═════ Task material ═════
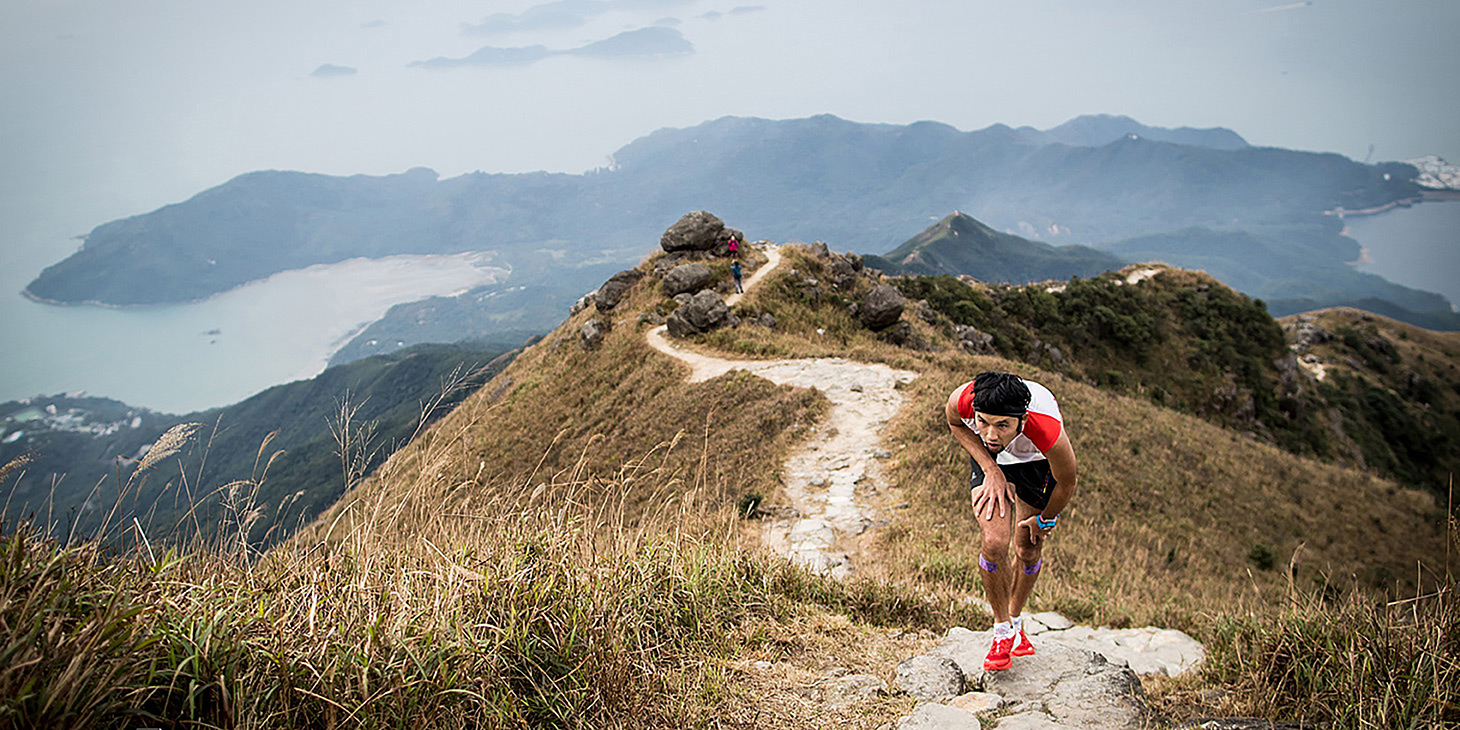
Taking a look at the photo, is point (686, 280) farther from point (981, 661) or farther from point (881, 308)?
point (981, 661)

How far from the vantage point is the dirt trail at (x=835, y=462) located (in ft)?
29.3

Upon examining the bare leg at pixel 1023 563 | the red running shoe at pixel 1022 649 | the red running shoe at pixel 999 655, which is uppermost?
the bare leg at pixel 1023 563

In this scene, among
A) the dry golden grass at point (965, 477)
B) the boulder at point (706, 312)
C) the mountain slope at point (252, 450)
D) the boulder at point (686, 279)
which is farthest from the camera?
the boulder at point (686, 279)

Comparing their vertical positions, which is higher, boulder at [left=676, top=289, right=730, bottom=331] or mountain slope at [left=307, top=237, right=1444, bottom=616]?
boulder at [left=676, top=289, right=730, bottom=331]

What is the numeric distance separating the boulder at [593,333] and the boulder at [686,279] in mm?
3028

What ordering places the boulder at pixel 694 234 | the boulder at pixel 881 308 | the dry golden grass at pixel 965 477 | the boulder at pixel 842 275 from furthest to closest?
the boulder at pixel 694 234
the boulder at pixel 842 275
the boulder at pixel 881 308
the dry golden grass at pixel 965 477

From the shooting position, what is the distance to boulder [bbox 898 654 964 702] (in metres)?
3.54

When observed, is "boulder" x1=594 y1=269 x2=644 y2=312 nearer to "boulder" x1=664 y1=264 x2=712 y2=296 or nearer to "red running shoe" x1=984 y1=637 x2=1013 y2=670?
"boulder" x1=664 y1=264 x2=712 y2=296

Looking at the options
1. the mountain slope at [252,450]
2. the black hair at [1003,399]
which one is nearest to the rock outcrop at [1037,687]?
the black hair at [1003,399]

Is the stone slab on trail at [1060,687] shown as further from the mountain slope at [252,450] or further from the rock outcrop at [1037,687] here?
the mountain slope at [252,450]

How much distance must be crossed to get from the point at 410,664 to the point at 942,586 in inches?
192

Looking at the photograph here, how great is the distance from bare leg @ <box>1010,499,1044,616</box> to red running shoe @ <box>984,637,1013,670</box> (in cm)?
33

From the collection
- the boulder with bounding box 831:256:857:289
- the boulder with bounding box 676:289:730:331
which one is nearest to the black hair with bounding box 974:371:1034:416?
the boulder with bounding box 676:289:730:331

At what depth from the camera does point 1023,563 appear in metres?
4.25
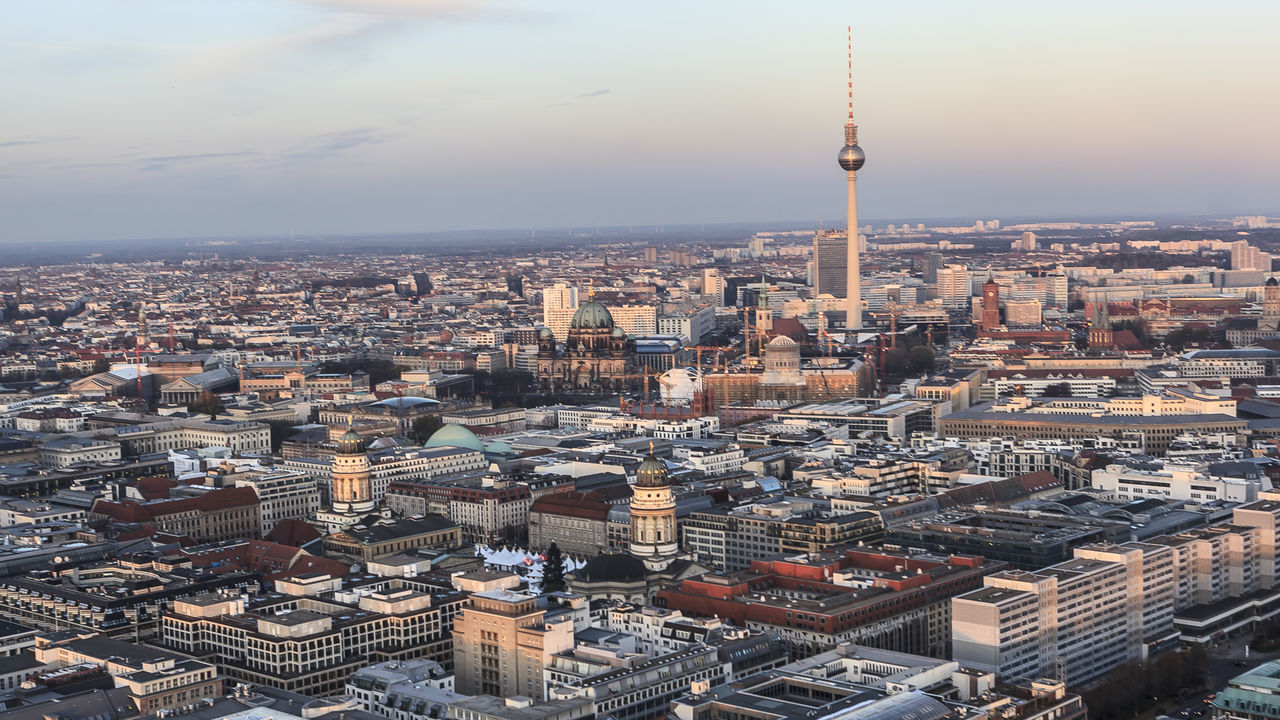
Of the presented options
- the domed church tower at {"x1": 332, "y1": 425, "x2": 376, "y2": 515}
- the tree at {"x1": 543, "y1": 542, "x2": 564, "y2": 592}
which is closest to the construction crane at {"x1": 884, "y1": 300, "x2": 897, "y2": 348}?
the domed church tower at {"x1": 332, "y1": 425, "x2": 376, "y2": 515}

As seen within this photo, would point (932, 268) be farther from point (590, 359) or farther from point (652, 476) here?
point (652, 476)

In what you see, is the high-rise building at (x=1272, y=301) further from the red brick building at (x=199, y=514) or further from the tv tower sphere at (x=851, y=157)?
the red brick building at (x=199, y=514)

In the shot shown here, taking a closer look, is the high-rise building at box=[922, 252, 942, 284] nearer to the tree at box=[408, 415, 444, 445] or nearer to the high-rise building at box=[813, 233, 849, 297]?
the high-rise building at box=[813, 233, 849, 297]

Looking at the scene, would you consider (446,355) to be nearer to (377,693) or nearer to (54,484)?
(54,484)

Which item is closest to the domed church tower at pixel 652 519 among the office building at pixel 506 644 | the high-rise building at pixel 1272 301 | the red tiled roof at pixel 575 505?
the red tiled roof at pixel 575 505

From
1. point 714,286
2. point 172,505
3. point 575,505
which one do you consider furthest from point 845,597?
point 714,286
═════
Write out the lines from the one with "Of the presented options" to the one with "which is closest" again, swapping "closest" for "nearest" and leaving everything else unchanged.

[Response to this task]
Of the presented options
- the domed church tower at {"x1": 332, "y1": 425, "x2": 376, "y2": 515}
- the tree at {"x1": 543, "y1": 542, "x2": 564, "y2": 592}
which is nearest to the construction crane at {"x1": 884, "y1": 300, "x2": 897, "y2": 348}?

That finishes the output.